**Auftrag A**
Beantworte zum Text über die NRW-Kommunalwahl diese Fragen, jede in einer eigenen Zeile:
(i) Welche Partei musste bei der Wahl deutliche Verluste hinnehmen?
(ii) Wann findet der CDU-Parteitag statt?
(iii) Wen bezeichnet Norbert Röttgen als „strategischen Gegner“ der CDU?
**Auftrag B**
Nenne alle Personen, die im Text über die NRW-Kommunalwahl namentlich vorkommen.
**Auftrag C**
Setze den Text über die NRW-Kommunalwahl nach seinem letzten Satz fort.

**Textauszug**
====
Die erste Wahl nach Ausbruch der Corona-Pandemie hat für die Union ein Halten des Status quo und für die SPD deutliche Verluste gebracht. Wobei die Union mit ihrem landesweiten Ergebnis im Bundestrend liegt. Die SPD hat deutlich über Bundestrend abgeschnitten. Nun folgen Kommunalwahlen immer ihren eigenen Gesetzen. Es wird vor allem über Personen und Konzepte vor Ort entschieden. Dennoch war die Wahl insbesondere für die CDU auch ein bundesweiter Stimmungstest mit NRW-Ministerpräsident Armin Laschet im Fokus. Im Einzelnen:
CDU
Die NRW-Kommunalwahl verlängert die Ungewissheit in der CDU. Ein klarer Auftrieb für die CDU in den Rathäusern von NRW hätte auch Laschet für seine bundespolitischen Ambitionen Rückenwind gegeben. Genauso wie ein Absturz dem Ministerpräsidenten angelastet worden wäre. Nun hat die Wahl in Sachen K-Frage eher eine Seitwärtsbewegung gebracht. Der Druck in der Bundes-CDU wird zunehmen, dass man endlich in die entscheidende Phase kommen muss, wer nun Merkels Erbe antritt. Dieser Trend bahnte sich bereits am Sonntag tagsüber an. „Am besten wäre es sicher für unsere Mitglieder, wenn die drei Kandidaten sich noch vor dem Parteitag darauf einigen, wer es macht“, sagte CDU-Vize-Chefin Julia Klöckner und erhielt prompt Widerspruch der Kandidaten Norbert Röttgen und Friedrich Merz. Klöckner will ganz offenbar verhindern, dass beim Parteitag im Dezember eine Entscheidung fällt, die am Ende nach Tagesform der Kandidaten als zufällig wahrgenommen wird. Für den Bewerber um den CDU-Vorsitz, Norbert Röttgen, hat die Kommunalwahl in NRW gezeigt, dass die Grünen der „strategische Gegner“ der CDU sind. Die CDU habe Defizite bei jungen Wählern sowie in Großstädten und besonders in Uni-Städten. „Für Selbstzufriedenheit besteht kein Grund. Unsere Defizite müssen und können wir abbauen“, betonte Röttgen.
====
**Datenteil**
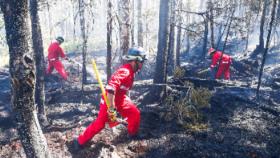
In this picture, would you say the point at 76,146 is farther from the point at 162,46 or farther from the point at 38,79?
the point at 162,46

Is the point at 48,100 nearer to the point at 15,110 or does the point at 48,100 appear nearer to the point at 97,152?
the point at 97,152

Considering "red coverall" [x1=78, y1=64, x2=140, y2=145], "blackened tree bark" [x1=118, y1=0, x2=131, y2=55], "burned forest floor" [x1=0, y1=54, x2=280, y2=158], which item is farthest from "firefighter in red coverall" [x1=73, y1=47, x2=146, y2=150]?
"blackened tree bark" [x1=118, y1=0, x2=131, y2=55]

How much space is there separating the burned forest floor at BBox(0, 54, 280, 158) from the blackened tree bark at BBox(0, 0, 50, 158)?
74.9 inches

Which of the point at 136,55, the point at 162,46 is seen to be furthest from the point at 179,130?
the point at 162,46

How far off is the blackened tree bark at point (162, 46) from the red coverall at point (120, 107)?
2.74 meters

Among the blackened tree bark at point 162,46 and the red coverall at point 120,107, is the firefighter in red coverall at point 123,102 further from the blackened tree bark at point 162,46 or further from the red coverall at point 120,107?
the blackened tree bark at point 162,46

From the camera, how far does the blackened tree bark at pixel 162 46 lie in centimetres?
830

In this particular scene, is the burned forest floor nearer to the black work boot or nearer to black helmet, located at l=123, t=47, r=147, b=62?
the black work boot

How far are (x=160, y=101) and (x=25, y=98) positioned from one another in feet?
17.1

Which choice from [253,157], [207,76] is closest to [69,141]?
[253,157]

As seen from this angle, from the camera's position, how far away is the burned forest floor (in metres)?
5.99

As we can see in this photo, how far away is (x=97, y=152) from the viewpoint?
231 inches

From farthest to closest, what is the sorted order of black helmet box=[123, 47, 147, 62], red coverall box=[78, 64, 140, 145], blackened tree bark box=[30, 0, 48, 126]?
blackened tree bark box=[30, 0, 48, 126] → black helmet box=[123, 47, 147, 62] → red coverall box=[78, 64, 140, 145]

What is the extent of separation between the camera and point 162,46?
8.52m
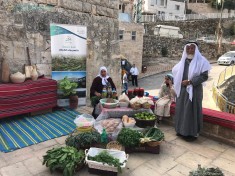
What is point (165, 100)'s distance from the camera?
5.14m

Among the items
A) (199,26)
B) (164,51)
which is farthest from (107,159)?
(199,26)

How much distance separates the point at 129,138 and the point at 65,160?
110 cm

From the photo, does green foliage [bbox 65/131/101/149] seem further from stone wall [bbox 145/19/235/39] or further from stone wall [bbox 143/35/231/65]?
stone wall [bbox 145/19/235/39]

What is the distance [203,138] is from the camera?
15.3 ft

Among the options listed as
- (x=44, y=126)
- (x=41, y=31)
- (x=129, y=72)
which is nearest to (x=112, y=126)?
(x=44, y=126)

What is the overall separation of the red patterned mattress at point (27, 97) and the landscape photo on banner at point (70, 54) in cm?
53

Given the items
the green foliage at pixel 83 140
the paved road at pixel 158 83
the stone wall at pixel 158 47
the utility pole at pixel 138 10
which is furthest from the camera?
====
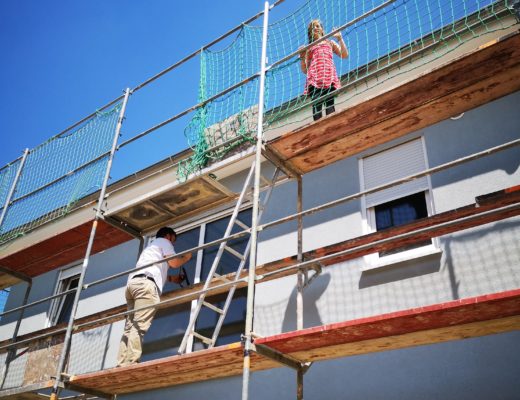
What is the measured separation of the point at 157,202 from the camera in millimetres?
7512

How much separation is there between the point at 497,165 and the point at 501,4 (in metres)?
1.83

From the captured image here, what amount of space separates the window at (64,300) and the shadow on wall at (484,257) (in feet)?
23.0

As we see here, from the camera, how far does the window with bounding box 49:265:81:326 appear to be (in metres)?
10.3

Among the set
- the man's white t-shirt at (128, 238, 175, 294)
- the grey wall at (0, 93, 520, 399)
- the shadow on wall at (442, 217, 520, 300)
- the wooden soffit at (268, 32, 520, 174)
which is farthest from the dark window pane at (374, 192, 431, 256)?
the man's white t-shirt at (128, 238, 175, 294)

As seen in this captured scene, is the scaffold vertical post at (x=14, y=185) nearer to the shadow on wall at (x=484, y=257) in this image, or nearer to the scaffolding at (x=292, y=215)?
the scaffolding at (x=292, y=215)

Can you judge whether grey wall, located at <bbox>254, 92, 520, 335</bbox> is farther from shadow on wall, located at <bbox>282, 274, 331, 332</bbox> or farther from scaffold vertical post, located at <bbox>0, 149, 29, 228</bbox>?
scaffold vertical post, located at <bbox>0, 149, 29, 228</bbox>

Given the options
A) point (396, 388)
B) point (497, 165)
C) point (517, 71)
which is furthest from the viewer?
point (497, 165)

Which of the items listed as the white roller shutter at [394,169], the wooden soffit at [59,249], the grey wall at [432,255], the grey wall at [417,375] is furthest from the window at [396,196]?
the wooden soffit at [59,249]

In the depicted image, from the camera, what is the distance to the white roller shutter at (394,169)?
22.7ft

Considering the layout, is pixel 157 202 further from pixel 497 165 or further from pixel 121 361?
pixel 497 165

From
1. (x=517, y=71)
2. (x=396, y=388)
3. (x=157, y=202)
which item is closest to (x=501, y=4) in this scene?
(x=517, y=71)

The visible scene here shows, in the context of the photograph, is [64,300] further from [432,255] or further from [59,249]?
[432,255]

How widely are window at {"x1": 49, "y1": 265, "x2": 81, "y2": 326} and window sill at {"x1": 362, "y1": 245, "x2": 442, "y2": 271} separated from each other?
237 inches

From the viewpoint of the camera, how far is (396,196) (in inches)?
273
====
**Antwortfeld A**
(i) Die SPD
(ii) Im Dezember
(iii) Die Grünen

**Antwortfeld B**
Armin Laschet, Julia Klöckner, Norbert Röttgen, Friedrich Merz, Merkel

**Antwortfeld C**
SPD
Schon in früheren Kommunalwahlen musste die SPD hinnehmen, dass NRW trotz des Rufs, Herzkammer der Sozialdemokratie zu sein, längst nicht alle Städte im Ruhrpott halten konnte. Neben der CDU sind die Grünen als Konkurrenz dazugekommen. Spricht man Bundespolitiker auf die schwache Performance ihrer Partei an, verweisen sie gerne auf die Stärke in Ländern und Kommunen.
Gestern hat das Argument einen Dämpfer erhalten. SPD-Chef Norbert Walter-Borjans sieht das anders. Im Ausgang der Wahl liegt für ihn eine positive Trendumkehr. „Die SPD ist klar zweitstärkste Kraft. Das sah bei der Europawahl vor eineinhalb Jahren und in den jüngsten Prognosen noch anders aus.“
Grüne
Die Grünen haben in NRW einen Sprung nach vorne geschafft, auch wenn sie anders als im Bundestrend dritte Kraft geblieben sind. Sie haben ihren Anspruch untermauert, bundesweit neben Union und SPD um Platz 1 zu konkurrieren. In einigen Städten sind sie in den Stichwahlen und zeigen, dass Grüne Oberbürgermeister auch jenseits des stark realpolitisch und schwarz-grün geprägten baden-württembergischen Landesverbands denkbar sind. Entsprechend zufrieden zeigten sie sich: „Das ist ein großartiges Ergebnis für uns Grüne in NRW. Mit Klimaschutz, Umwelt, Verkehrswende, Wohnen und sozialem Zusammenhalt haben wir unsere Themen gesetzt und so viel Vertrauen und Zuspruch erreicht“, sagte die Parlamentsgeschäftsführerin der Grünen im Bundestag, Britta Haßelmann. Sie verwies auf die „wahnsinnige Teamleistung aller gemeinsam“.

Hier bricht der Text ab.